DATA FOR THIS TASK Start Marker

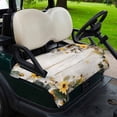 thumbnail image 2 of Golf Cart Seat Covers for 2 Seater, Yellow Floral Spring Soft Microfiber Cart Seat Towel Blanket, Vintage Summer Botanical Absorbent Breathable Non Slip Bench Seats Protector for Golf Course 51"x31", 2 of 9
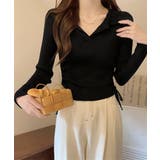 ポロニットドローストリングリブニット薄手 | SUNSHINE CLOSET | 詳細画像6 
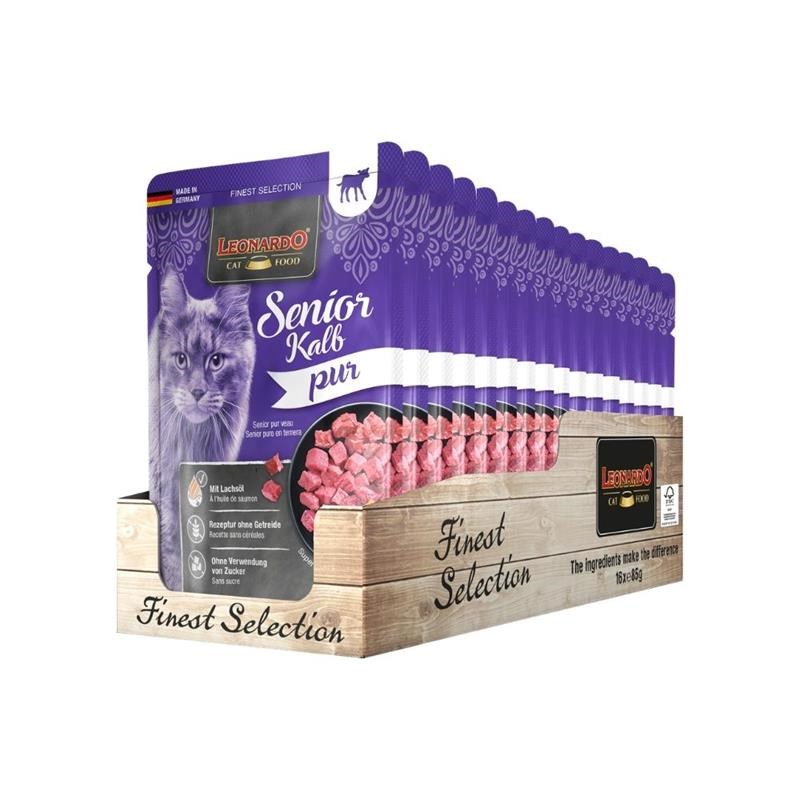 Pâté pour chat - Sachet fraîcheur Sénior Veau (85 g, Veau) - Photo 3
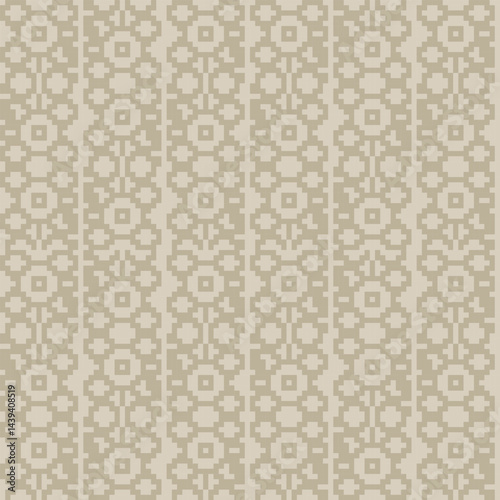 Neutral Colour Textured Fair Isle Seamless Pattern Design
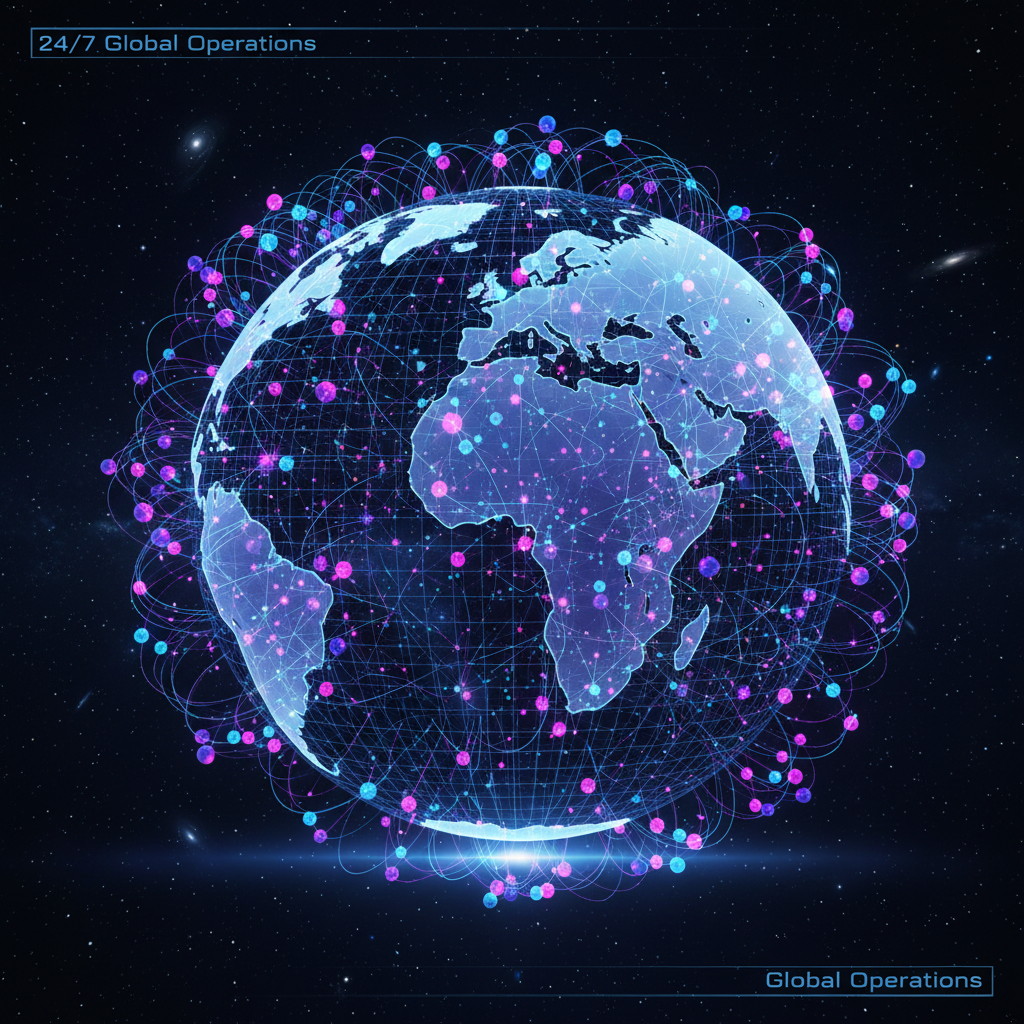 يعمل على مدار الساعة
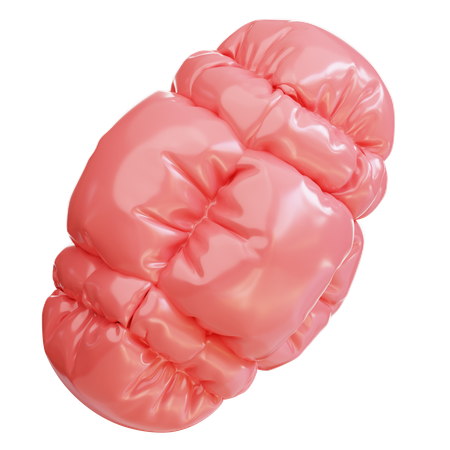 Ballon gonflable rouge  3D Icon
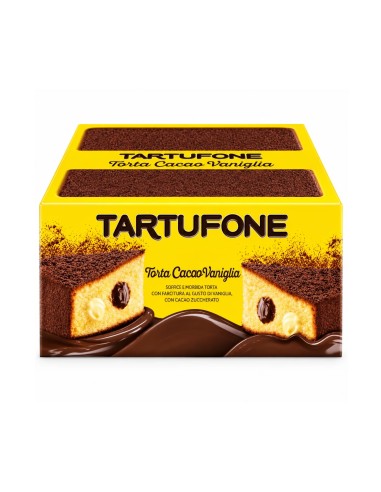 Motta Tartufone Chocolate and Vanilla Cake - 450 gr - Free shipping delivered to EUROPE and UK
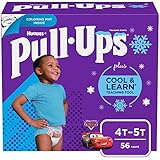 Pull-Ups Cool and Learn Training Pants for Boys, Size 4T-5T, 56 Count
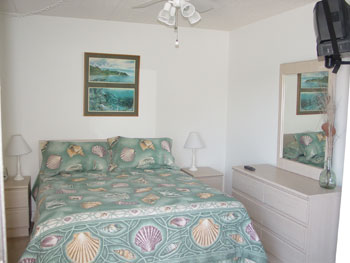Master bedroom with queen bed Master bedroom with queen bed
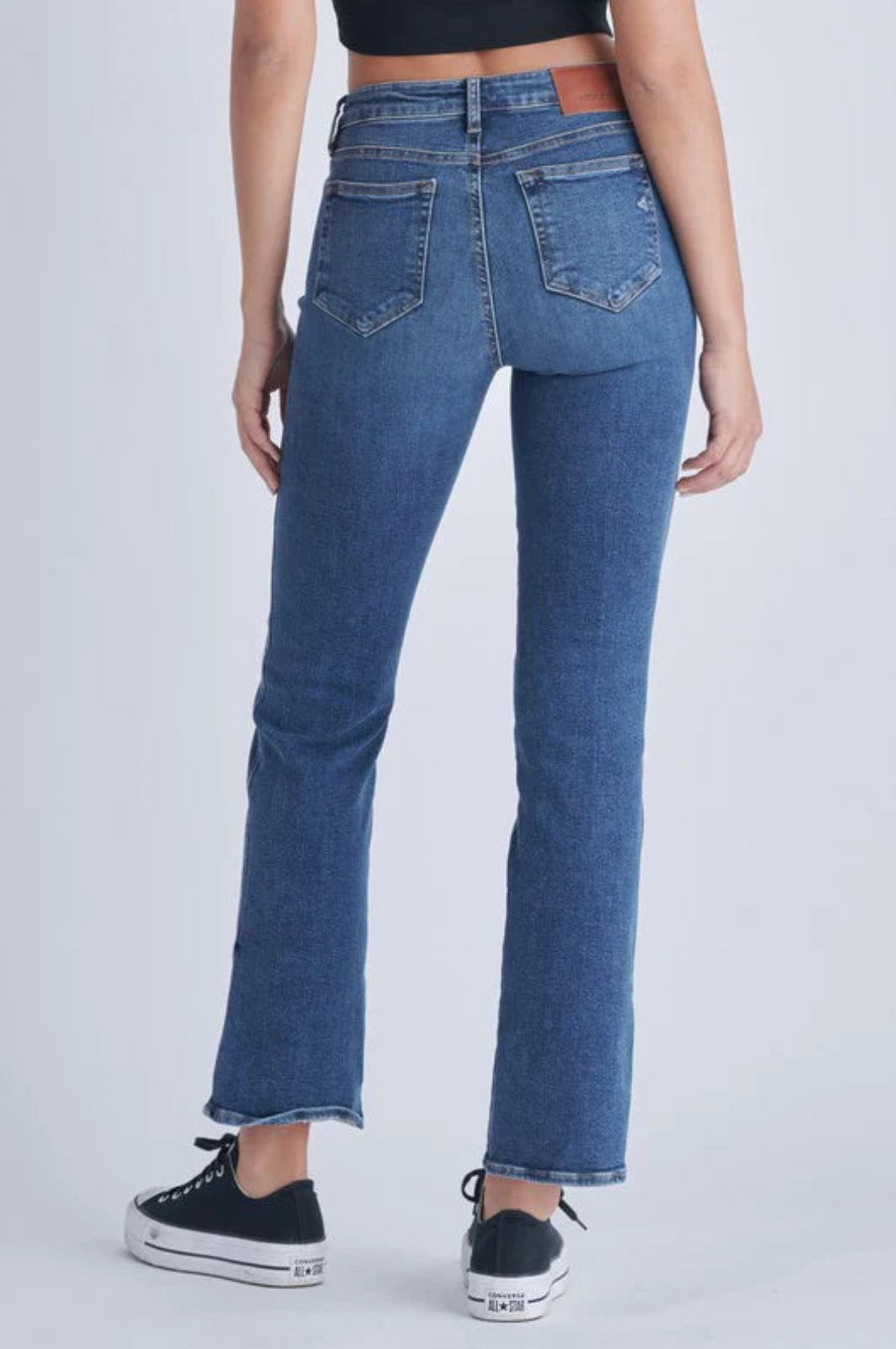 HIDDEN Ryan High Rise Bootcut w/ Side Slit Jeans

DATA FOR THIS TASK End Marker

__EXERCISE OBJECTIVE__:
In your reply, every line of the material should appear exactly as written, and no picture should.

__ANSWER SPACE__:
 thumbnail image 2 of Golf Cart Seat Covers for 2 Seater, Yellow Floral Spring Soft Microfiber Cart Seat Towel Blanket, Vintage Summer Botanical Absorbent Breathable Non Slip Bench Seats Protector for Golf Course 51"x31", 2 of 9
 ポロニットドローストリングリブニット薄手 | SUNSHINE CLOSET | 詳細画像6 
 Pâté pour chat - Sachet fraîcheur Sénior Veau (85 g, Veau) - Photo 3
 Neutral Colour Textured Fair Isle Seamless Pattern Design
 يعمل على مدار الساعة
 Ballon gonflable rouge  3D Icon
 Motta Tartufone Chocolate and Vanilla Cake - 450 gr - Free shipping delivered to EUROPE and UK
 Pull-Ups Cool and Learn Training Pants for Boys, Size 4T-5T, 56 Count
Master bedroom with queen bed Master bedroom with queen bed
 HIDDEN Ryan High Rise Bootcut w/ Side Slit Jeans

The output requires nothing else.